Collected data
——————————

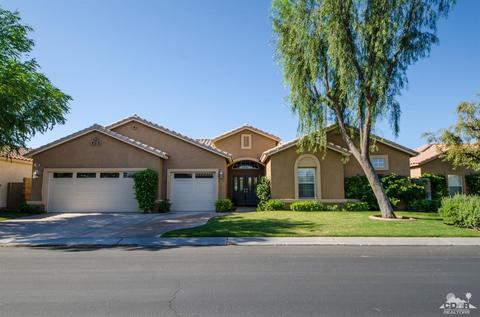 80455 Jasper Park Ave, Indio, CA 92201 photo 4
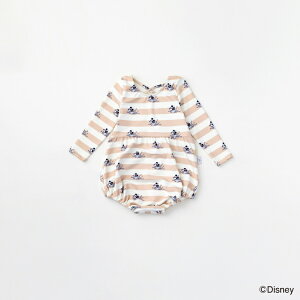 }[}[ XCEFA fBYj[  Minnie ~j[ Disney collecton2024N ̎q UVH swimwear MARLMARL baby kids xr[ LbY 80cm 100cm 120cm Mtg v[g bsO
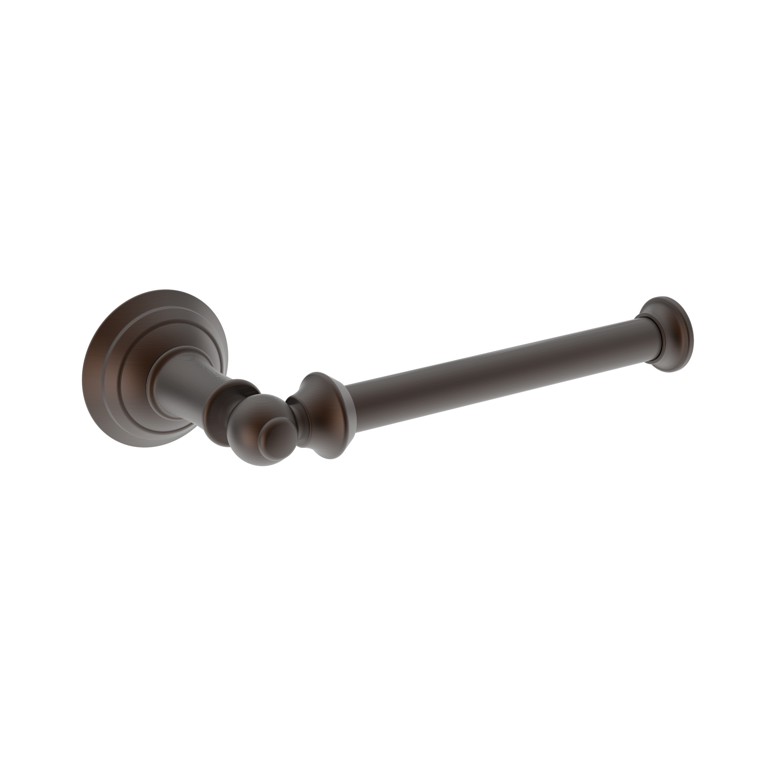 34-27 product image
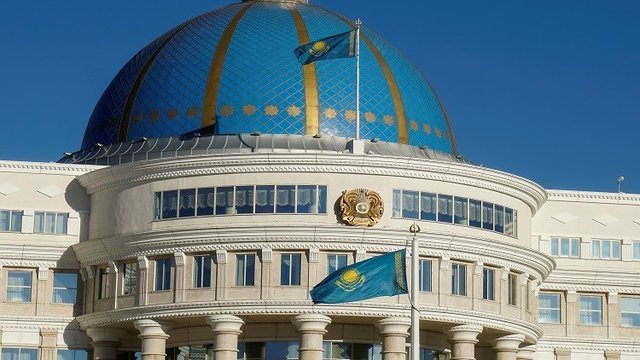 آمادگی قزاقستان برای ادامه مذاکرات سوریه در آستانه
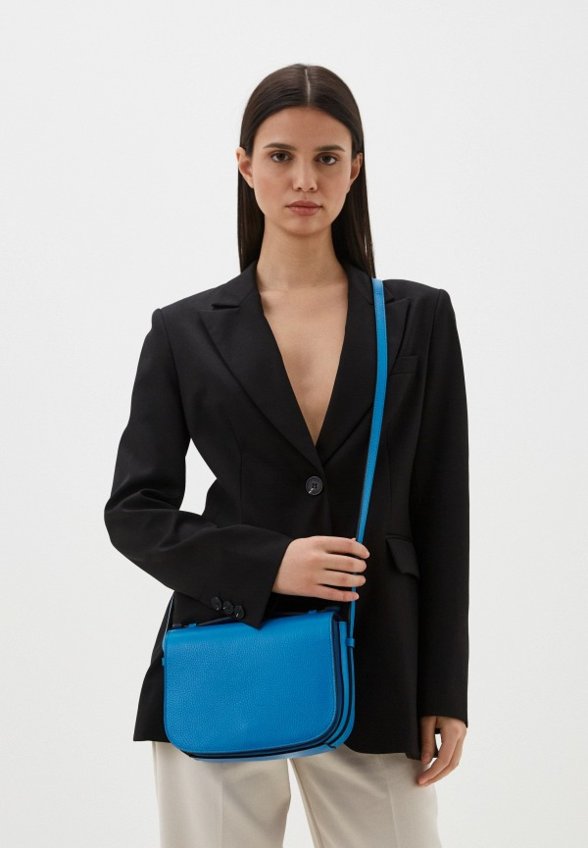 Сумка Eleganzza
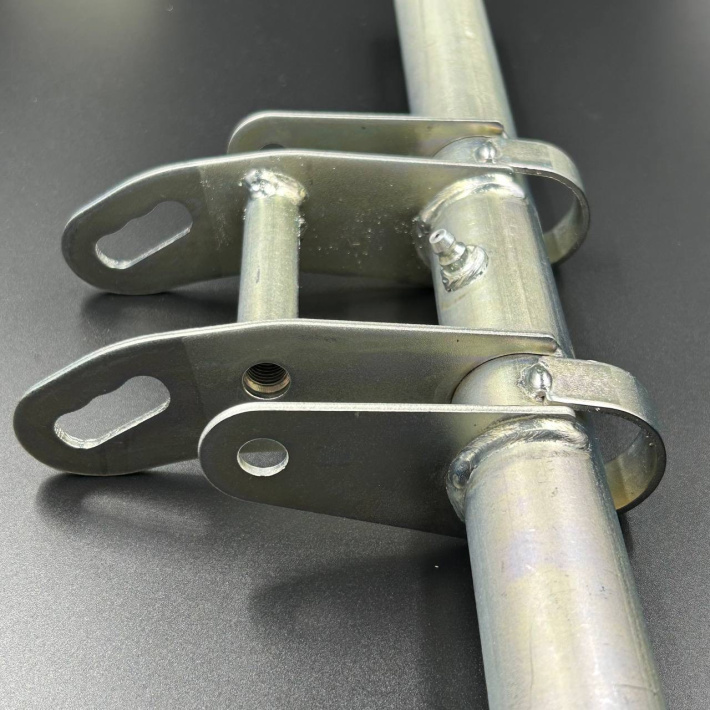 8AC-47416-01 — 2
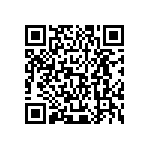 MLESWT-A1-0000-0004DZ QRCode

——————————

* **Work instruction**
Where the line containing "Сумка Eleganzza" appears, begin copying there and continue exactly through the final line of the records; both end lines belong in the copy, pictures do not.

* **Reply**
 Сумка Eleganzza
 8AC-47416-01 — 2
 MLESWT-A1-0000-0004DZ QRCode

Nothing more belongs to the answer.